I would not denounce CNC technology however, imagine how much lower the level of technology and quality without it. Imagine how much work it'd be to punch hole in a sheet of metal without it, and how accurate that would be. Actually just think, how much would a car be nowadays without CNC technology.


----------



## TopamaxSurvivor (May 2, 2008)

There are commercialy available carvers with patterns that are simply stick in the work piece, stick in the pattern and push the button. I remember at least one project posted to LJ which was a carbon copy of a pattern with a machine I saw advertised.


----------



## kiwi1969 (Dec 22, 2008)

Your right Alistair. One wrong number on the X Y or Z can send a very expensive piece of tooling into the machine rather than the workpiece, i,ve done it. And programming is a skill that is very much a part of modern woodworking. As such I have no problem with it being taught alongside dovetailing and other skills as they do in Europe. But only the programer needs skill, the operator can be a trained monkey. As Topamax said these machines are here to stay. And I don,t believe machines themselves lower quality, it,s the abuse of machines that lowers quality. And Kolwdwrkr when you say programers and assemblers your right, there are no cabinetmakers in production shops now, just button pushers who don,t give a damn and your analogy about classic car restorers is bang on.


----------



## dennis (Aug 3, 2006)

All American woodworkers have been pushed out of the market place…along with the farmers and shop keepers and restaurateurs and gas station owners.


----------



## kiwi1969 (Dec 22, 2008)

Redshirt. The guys I know in the carving shops here ain,t sweating, and they enjoy their work way more than the production line labourers in the western "sweatshops " that I,ve seen. And Dennis, *for gods sake smile!* the suns still shinning and you,ve still got your health  one day you,ll look back on these days and laugh.


----------



## dennis (Aug 3, 2006)

Aw I'm smiling…I didn't get deep into debt to open my shop, so I'll just bide my time. I do feel sorry for the small guys who did. I think it is very dangerous to base the world economy upon larger and larger corporations. I'm a big fan of economic diversity.


----------



## Catspaw (Dec 15, 2007)

The people of America have spoken. They want cheap stuff. American Hand-carved stuff isn't going to be cheap, so, people aren't going to buy it like they'll buy foreign made stuff.

Then ask yourself…..

"what's the difference between a completely hand carved item and an item that was roughed out by machine, then dressed by hand?"

It's simply the amount of labor that went into it. Is it worth more because someone spent 3 days hand carving something as opposed to someone spending 3 hours? The finished surface would be exactly the same. The last thing that touched it would be a hand powered chisel (or sandpaper.) So is it really worth more because someone got there all by hand? You would have exactly the same item. Yet would you pay more….just because it's American or completely hand made?

Most people wouldn't 'cause that's the way most people are and that's the way the economy works.

I'm not sayin' good or bad…I'm just saying that's the way things work.
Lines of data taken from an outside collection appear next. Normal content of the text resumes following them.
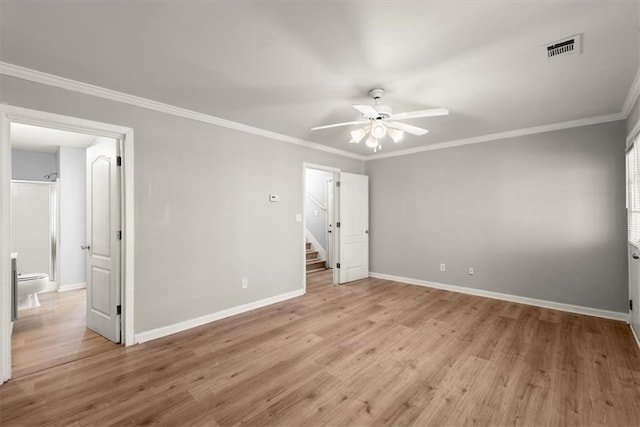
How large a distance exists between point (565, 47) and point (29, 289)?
6.60m

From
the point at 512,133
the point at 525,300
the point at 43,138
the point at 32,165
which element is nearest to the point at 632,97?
the point at 512,133

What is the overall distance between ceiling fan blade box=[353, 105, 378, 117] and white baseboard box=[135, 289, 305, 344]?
2.97 meters

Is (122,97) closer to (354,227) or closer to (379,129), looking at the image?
(379,129)

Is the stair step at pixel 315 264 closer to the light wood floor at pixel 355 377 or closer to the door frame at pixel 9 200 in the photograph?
the light wood floor at pixel 355 377

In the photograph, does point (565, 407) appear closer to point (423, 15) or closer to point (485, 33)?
point (485, 33)

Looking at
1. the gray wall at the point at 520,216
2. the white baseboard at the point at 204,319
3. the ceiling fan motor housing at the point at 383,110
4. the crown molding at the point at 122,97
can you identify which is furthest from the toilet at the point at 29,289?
the gray wall at the point at 520,216

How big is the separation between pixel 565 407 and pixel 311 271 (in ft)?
16.3

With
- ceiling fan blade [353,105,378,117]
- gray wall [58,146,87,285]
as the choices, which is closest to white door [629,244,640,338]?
ceiling fan blade [353,105,378,117]

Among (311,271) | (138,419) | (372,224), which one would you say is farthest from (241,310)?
(372,224)

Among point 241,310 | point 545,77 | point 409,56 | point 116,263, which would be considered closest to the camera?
point 409,56

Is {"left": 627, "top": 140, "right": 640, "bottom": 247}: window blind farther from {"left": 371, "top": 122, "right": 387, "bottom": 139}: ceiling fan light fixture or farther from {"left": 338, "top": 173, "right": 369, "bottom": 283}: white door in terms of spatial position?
{"left": 338, "top": 173, "right": 369, "bottom": 283}: white door

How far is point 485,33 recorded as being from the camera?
6.24ft

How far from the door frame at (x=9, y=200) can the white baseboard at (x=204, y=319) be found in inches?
5.9

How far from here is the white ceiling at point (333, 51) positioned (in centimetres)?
171
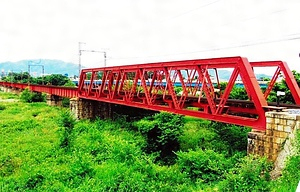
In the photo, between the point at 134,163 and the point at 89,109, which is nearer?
the point at 134,163

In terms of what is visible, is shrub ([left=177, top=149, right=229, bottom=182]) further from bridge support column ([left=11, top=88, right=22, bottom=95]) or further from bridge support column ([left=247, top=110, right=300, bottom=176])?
bridge support column ([left=11, top=88, right=22, bottom=95])

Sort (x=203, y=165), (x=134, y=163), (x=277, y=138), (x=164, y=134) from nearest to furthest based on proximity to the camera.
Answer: (x=277, y=138)
(x=203, y=165)
(x=134, y=163)
(x=164, y=134)

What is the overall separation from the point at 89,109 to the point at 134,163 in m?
19.4

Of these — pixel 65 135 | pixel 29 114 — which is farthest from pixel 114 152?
pixel 29 114

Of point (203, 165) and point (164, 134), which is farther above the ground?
point (164, 134)

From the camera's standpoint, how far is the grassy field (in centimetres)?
1178

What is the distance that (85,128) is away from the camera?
28.1m

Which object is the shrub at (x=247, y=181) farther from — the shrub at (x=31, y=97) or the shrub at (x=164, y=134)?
the shrub at (x=31, y=97)

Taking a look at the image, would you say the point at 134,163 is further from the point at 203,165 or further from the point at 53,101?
the point at 53,101

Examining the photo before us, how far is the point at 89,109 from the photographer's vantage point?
3450 cm

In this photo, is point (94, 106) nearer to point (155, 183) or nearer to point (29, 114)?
point (29, 114)

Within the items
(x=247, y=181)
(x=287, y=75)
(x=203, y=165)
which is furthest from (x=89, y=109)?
(x=247, y=181)

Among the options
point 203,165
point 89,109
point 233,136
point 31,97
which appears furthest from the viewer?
point 31,97

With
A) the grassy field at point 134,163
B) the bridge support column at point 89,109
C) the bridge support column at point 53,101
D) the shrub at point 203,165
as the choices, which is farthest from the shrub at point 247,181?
the bridge support column at point 53,101
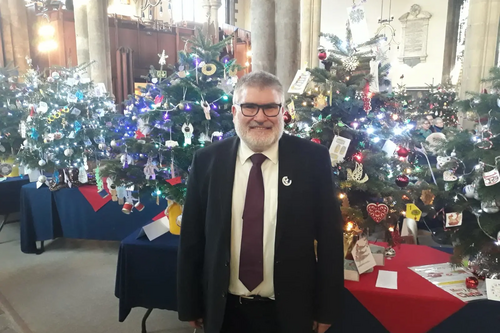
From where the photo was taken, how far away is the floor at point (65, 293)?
121 inches

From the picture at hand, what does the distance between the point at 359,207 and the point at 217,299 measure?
126 cm

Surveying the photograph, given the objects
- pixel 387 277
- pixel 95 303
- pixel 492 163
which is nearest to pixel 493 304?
pixel 387 277

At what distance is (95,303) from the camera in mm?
3402

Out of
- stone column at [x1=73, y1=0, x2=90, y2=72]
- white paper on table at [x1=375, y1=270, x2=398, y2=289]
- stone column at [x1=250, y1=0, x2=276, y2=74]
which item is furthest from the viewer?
stone column at [x1=73, y1=0, x2=90, y2=72]

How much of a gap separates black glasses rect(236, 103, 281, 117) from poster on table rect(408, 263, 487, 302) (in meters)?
1.50

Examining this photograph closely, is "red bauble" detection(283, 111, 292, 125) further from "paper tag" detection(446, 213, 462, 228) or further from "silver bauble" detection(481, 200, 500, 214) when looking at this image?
"silver bauble" detection(481, 200, 500, 214)

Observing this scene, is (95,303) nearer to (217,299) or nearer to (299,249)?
(217,299)

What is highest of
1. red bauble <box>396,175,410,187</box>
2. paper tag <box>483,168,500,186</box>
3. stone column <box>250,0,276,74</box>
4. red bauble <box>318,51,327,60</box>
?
stone column <box>250,0,276,74</box>

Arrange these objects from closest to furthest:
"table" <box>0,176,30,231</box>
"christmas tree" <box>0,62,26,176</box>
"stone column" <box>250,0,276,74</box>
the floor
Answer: the floor → "stone column" <box>250,0,276,74</box> → "table" <box>0,176,30,231</box> → "christmas tree" <box>0,62,26,176</box>

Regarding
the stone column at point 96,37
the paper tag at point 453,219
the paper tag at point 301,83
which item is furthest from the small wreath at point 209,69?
the stone column at point 96,37

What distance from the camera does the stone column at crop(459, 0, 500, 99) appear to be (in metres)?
6.61

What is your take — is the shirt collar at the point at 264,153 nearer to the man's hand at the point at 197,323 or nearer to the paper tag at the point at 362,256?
the man's hand at the point at 197,323

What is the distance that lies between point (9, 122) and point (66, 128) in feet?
5.16

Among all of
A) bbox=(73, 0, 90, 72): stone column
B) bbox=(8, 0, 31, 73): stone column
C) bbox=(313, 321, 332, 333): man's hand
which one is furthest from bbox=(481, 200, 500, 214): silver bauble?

It's kinda the same arguement that if the old timers had a dovetailing machine they woulda said screw this hand stuff, let's use the machine. They dovetailed by hand because of low tech glue and had there been a better method they would've used it.

For me that's the "I'm not all spiritual about woodworking" in me. I do it because I enjoy it. And when I don't I quit. If I couldn't make a living at it, I would do it for fun and get a paying job to pay the bills. No romance about it here. As much as people like to have a romance about "the ways things used to be".....well, things weren't that romantic.


----------



## lwllms (Jun 1, 2009)

Interesting dichotomy I'm seeing in this thread. There's so much I could say but it would probably be inappropriate.

Here's a web site of someone who could, perhaps, be considered a competitor.

Nice work but not much versatility in a every plane functions as a smooth plane world.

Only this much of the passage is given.